BOMEntry defines this field as category, not type. Mismatched column names cause validation failures.

Suggested change

"Reformat this table to have four columns: item, quantity, type, and notes.",

"Reformat this table to have four columns: item, quantity, category, and notes.",

ajbozarth · 2026-05-05T21:58:18Z

+        if is_material_list(m, table_markdown=table.to_markdown()) == "yes":
+            bom_routines.append(m.ainstruct(..., format=BOM))
+
+    bom_thunks: list[ModelOutputThunk] = [await r for r in bom_routines]


This awaits each coroutine in series.
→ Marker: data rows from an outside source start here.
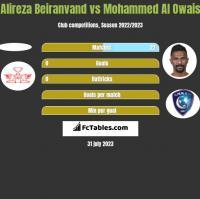 Alireza Beiranvand vs Mohammed Al Owais h2h player stats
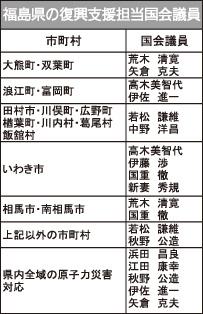 福島県の復興支援担当国会議員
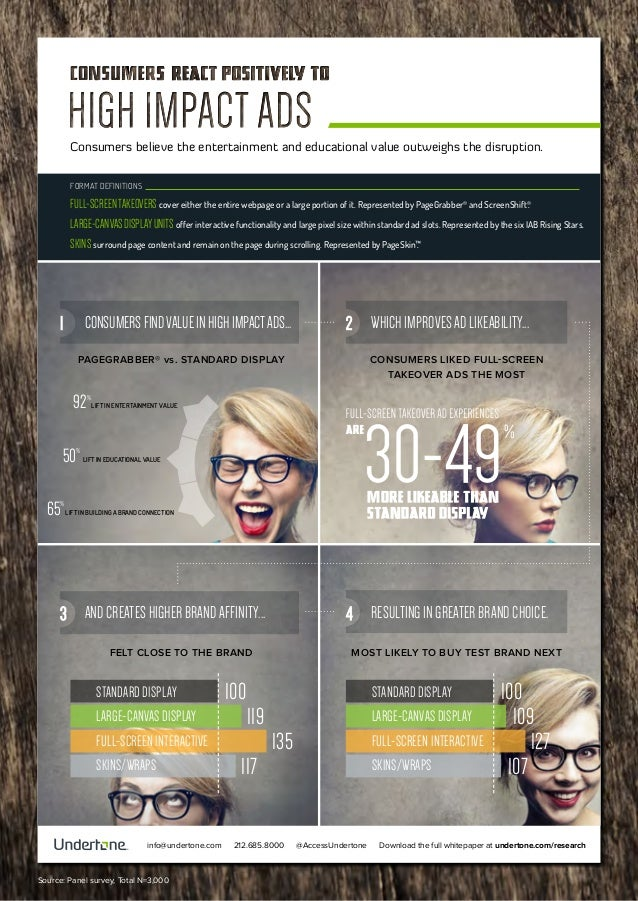 Consumers believe the entertainment and educational value outweighs the disruption. FORMAT DEFINITIONS  FULL-SCREEN TAKEOV...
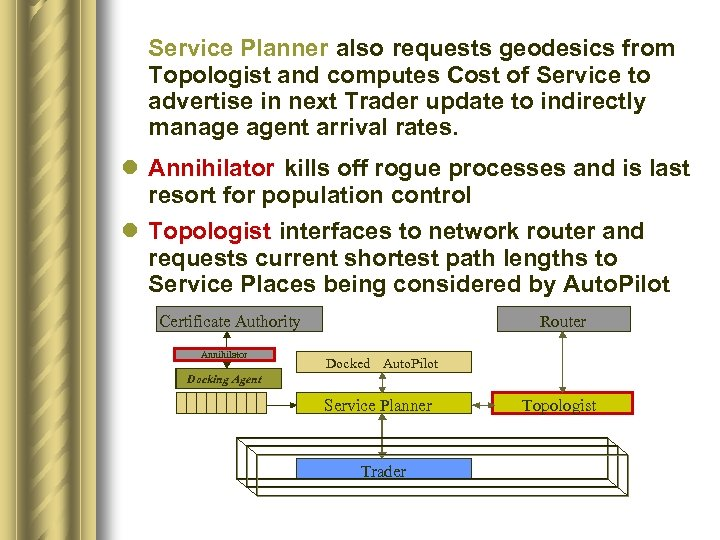 Service Planner also requests geodesics from Topologist and computes Cost of Service to advertise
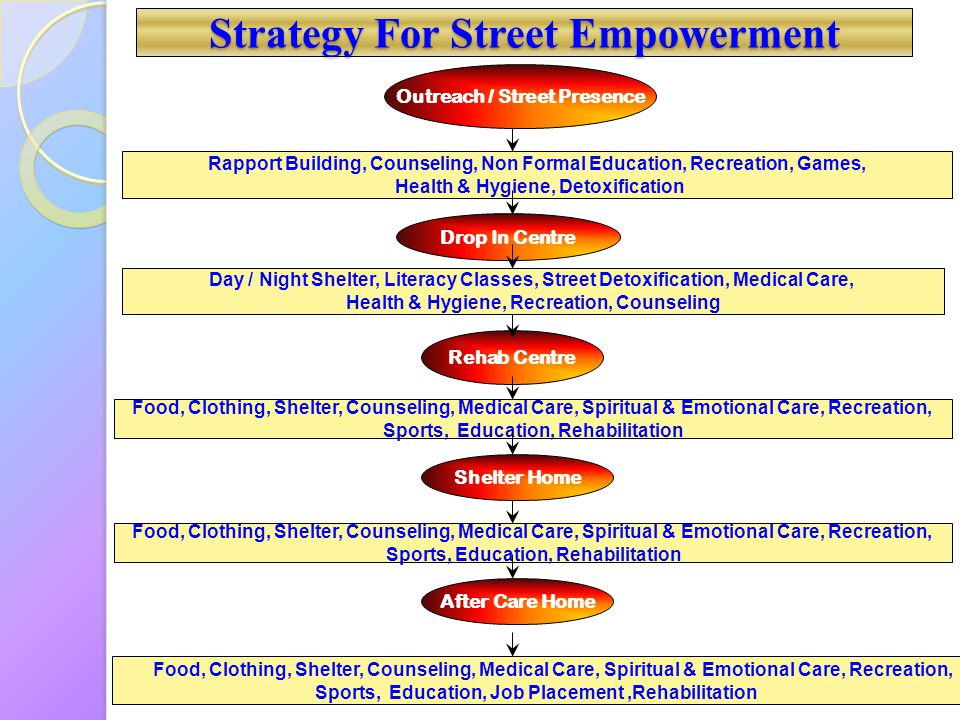 Strategy For Street Empowerment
The "wall-clock scales with the slowest table" claim on line 224 only holds with asyncio.gather.

Suggested change

bom_thunks: list[ModelOutputThunk] = [await r for r in bom_routines]

bom_thunks: list[ModelOutputThunk] = await asyncio.gather(*bom_routines)

ajbozarth · 2026-05-05T21:58:18Z

+question, and context relevance drops to around 0.5 (a pricing document
+about construction, but not the right one) while answerability correctly
+collapses to "unanswerable." Frontier model logits don't give you this.


check_context_relevance returns a categorical string ("relevant", "irrelevant", or "partially relevant"), not a float.

Suggested change

question, and context relevance drops to around 0.5 (a pricing document

about construction, but not the right one) while answerability correctly

collapses to "unanswerable." Frontier model logits don't give you this.

question, and context relevance comes back `"partially relevant"` (a pricing document

about construction, but not the right one) while answerability correctly

collapses to `"unanswerable"`. Frontier model logits don't give you this.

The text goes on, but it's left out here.